Berufung des beklagten Landes: Klage insgesamt abgewiesen (OLG Hamm)
KI-Zusammenfassung
Das Oberlandesgericht Hamm hat auf die Berufung des beklagten Landes das Urteil des Landgerichts teilweise abgeändert und die Klage insgesamt abgewiesen. Der Kläger trägt die Kosten des Rechtsstreits. Das Urteil ist vorläufig vollstreckbar; die Vollstreckung ist ohne Sicherheitsleistung zugelassen. Teile des Urteils wurden ohne Begründung erlassen (§§ 540 Abs. 2, 313a Abs. 2 ZPO).
Ausgang: Die Berufung des beklagten Landes führt zur vollständigen Abweisung der Klage; Kläger trägt die Prozesskosten, Urteil vorläufig vollstreckbar ohne Sicherheitsleistung.
Abstrakte Rechtssätze
Die Berufung des Beklagten kann dazu führen, dass das Berufungsgericht das erstinstanzliche Urteil teilweise abändert und die Klage vollständig abweist.

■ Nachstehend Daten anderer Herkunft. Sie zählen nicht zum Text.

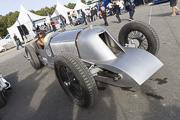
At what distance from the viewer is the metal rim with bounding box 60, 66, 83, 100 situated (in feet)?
7.70

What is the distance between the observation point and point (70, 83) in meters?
2.38

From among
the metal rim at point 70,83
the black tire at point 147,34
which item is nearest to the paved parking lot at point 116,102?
the metal rim at point 70,83

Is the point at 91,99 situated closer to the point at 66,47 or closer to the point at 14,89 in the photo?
the point at 66,47

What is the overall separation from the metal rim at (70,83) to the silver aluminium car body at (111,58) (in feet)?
1.23

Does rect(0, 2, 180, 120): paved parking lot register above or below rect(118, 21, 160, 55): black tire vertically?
below

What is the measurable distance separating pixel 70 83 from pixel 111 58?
2.89 feet

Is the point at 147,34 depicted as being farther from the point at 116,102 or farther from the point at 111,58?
the point at 116,102

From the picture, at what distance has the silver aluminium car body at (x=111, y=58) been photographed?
2029 mm

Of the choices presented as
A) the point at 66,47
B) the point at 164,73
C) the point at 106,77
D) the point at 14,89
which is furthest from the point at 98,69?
the point at 14,89

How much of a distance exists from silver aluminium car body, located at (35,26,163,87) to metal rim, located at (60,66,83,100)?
0.37 m

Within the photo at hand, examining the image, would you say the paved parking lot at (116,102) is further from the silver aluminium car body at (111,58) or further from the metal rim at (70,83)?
the silver aluminium car body at (111,58)

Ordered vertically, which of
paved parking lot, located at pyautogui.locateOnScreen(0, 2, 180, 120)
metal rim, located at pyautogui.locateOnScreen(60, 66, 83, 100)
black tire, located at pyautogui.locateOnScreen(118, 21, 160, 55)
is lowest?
paved parking lot, located at pyautogui.locateOnScreen(0, 2, 180, 120)

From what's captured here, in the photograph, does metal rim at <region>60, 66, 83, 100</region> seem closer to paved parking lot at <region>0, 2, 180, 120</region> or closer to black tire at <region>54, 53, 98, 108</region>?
black tire at <region>54, 53, 98, 108</region>

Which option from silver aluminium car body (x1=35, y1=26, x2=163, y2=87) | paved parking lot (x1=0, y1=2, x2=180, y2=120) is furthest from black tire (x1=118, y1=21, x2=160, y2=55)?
silver aluminium car body (x1=35, y1=26, x2=163, y2=87)
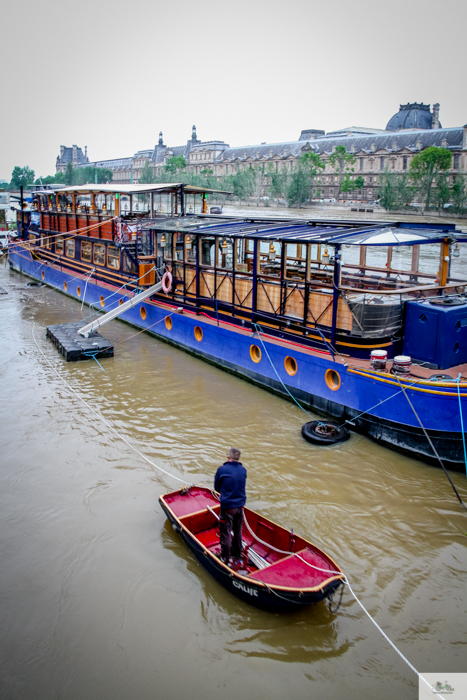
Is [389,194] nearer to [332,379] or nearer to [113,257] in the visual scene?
[113,257]

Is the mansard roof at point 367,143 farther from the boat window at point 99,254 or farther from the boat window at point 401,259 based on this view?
the boat window at point 99,254

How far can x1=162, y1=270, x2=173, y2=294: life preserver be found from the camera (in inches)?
782

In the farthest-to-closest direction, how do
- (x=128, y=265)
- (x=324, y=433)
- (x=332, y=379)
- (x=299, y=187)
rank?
(x=299, y=187) → (x=128, y=265) → (x=332, y=379) → (x=324, y=433)

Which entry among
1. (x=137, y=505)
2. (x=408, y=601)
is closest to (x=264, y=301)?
(x=137, y=505)

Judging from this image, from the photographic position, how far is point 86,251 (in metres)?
28.2

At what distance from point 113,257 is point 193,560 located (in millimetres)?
18479

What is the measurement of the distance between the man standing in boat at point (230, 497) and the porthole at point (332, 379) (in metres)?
5.77

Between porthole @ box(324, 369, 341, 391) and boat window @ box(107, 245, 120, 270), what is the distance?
14.0 meters

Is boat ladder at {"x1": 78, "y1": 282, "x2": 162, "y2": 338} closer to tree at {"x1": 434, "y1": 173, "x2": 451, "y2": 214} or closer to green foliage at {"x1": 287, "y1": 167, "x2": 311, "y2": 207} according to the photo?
tree at {"x1": 434, "y1": 173, "x2": 451, "y2": 214}

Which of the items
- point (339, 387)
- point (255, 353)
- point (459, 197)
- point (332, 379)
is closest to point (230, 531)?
point (339, 387)

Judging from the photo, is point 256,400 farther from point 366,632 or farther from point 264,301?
point 366,632

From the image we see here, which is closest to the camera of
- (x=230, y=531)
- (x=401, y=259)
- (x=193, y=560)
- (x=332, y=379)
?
(x=230, y=531)

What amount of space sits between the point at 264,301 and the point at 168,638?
10071 mm

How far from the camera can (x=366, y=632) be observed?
23.1ft
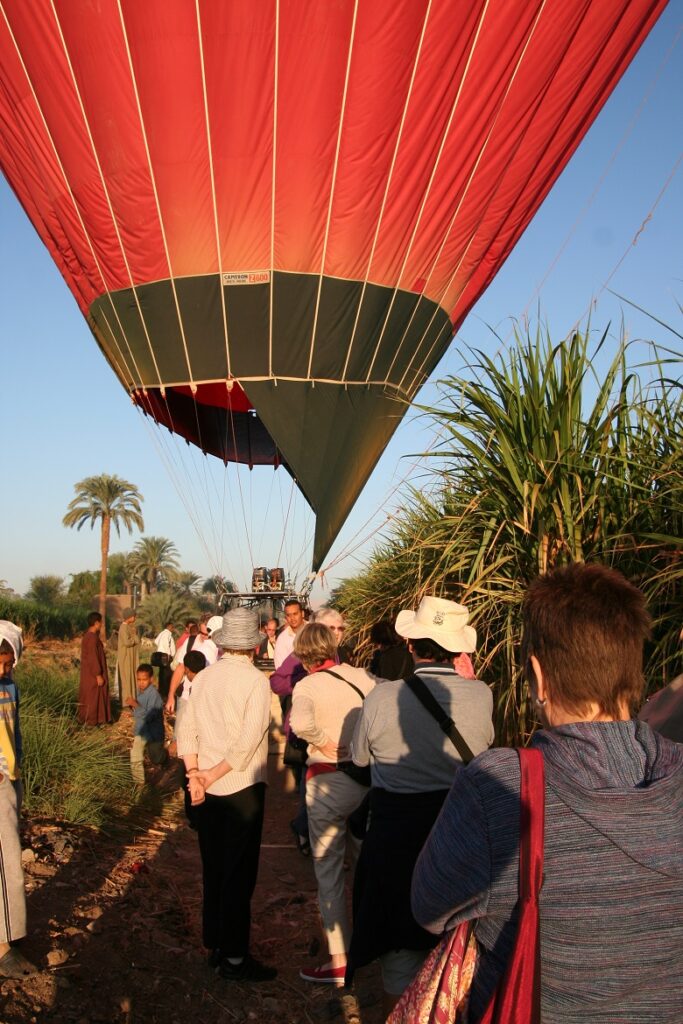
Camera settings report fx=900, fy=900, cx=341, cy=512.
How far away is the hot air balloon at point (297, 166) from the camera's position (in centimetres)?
1009

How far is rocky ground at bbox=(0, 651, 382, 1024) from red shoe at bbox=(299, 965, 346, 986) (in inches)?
1.6

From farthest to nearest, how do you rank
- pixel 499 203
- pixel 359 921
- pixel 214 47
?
1. pixel 499 203
2. pixel 214 47
3. pixel 359 921

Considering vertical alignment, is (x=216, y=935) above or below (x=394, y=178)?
below

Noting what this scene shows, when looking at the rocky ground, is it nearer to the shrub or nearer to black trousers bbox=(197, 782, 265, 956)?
black trousers bbox=(197, 782, 265, 956)

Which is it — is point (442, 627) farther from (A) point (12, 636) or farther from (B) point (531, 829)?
(A) point (12, 636)

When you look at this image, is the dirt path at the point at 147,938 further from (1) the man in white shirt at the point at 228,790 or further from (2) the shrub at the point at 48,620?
(2) the shrub at the point at 48,620

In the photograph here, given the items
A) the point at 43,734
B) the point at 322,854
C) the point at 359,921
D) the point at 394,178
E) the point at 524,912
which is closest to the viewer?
the point at 524,912

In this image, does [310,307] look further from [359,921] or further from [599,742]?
[599,742]

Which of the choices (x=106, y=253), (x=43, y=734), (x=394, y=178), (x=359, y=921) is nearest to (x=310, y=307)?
(x=394, y=178)

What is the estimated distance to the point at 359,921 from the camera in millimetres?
3475

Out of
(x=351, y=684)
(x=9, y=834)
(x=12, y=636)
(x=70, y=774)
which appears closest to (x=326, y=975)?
(x=351, y=684)

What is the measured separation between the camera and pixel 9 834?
4484mm

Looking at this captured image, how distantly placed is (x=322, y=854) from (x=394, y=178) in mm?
8582

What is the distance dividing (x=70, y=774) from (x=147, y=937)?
9.74ft
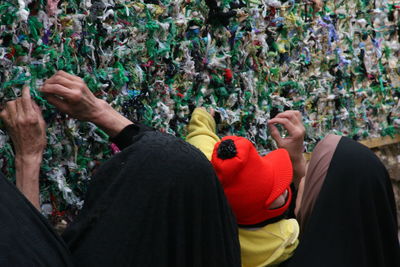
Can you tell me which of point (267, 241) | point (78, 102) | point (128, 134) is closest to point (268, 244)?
point (267, 241)

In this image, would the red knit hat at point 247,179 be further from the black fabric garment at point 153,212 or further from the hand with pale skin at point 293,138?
the hand with pale skin at point 293,138

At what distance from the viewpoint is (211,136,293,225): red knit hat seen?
1628 millimetres

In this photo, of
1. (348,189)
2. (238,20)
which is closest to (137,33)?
(238,20)

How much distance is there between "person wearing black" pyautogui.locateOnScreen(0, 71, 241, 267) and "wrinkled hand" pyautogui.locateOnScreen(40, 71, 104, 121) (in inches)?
8.6

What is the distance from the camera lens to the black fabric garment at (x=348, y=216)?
5.65ft

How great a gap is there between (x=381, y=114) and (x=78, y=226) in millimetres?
2306

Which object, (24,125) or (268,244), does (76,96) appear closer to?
(24,125)

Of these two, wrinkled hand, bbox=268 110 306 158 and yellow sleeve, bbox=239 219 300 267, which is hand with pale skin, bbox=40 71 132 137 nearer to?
yellow sleeve, bbox=239 219 300 267

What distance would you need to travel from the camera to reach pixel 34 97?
149 centimetres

Die Kostenentscheidung folgt der Niederlage: Wird die Klage abgewiesen, hat der Kläger die Kosten des Rechtsstreits zu tragen.
Ein Urteil kann vom Berufungsgericht vorläufig vollstreckbar erklärt werden; die Vollstreckung kann unter Verzicht auf eine Sicherheitsleistung zugelassen werden, soweit die gesetzlichen Voraussetzungen vorliegen.
Die Erteilung eines Teils eines Urteils ohne schriftliche Gründe ist nach den Vorschriften der §§ 540 Abs. 2, 313a Abs. 2 ZPO möglich, wenn die jeweiligen Voraussetzungen erfüllt sind.
Vorinstanzen
Landgericht Essen, 4 O 268/11
Tenor
Auf die Berufung des beklagten Landes wird das am 14.05.2012 verkündete Urteil der 4. Zivilkammer des Landgerichts Essen teilweise abgeändert.
Die Klage wird insgesamt abgewiesen.
Der Kläger trägt die Kosten des Rechtsstreits.
Das Urteil ist vorläufig vollstreckbar.
Das angefochtene Urteil ist ohne Sicherheitsleistung vorläufig vollstreckbar.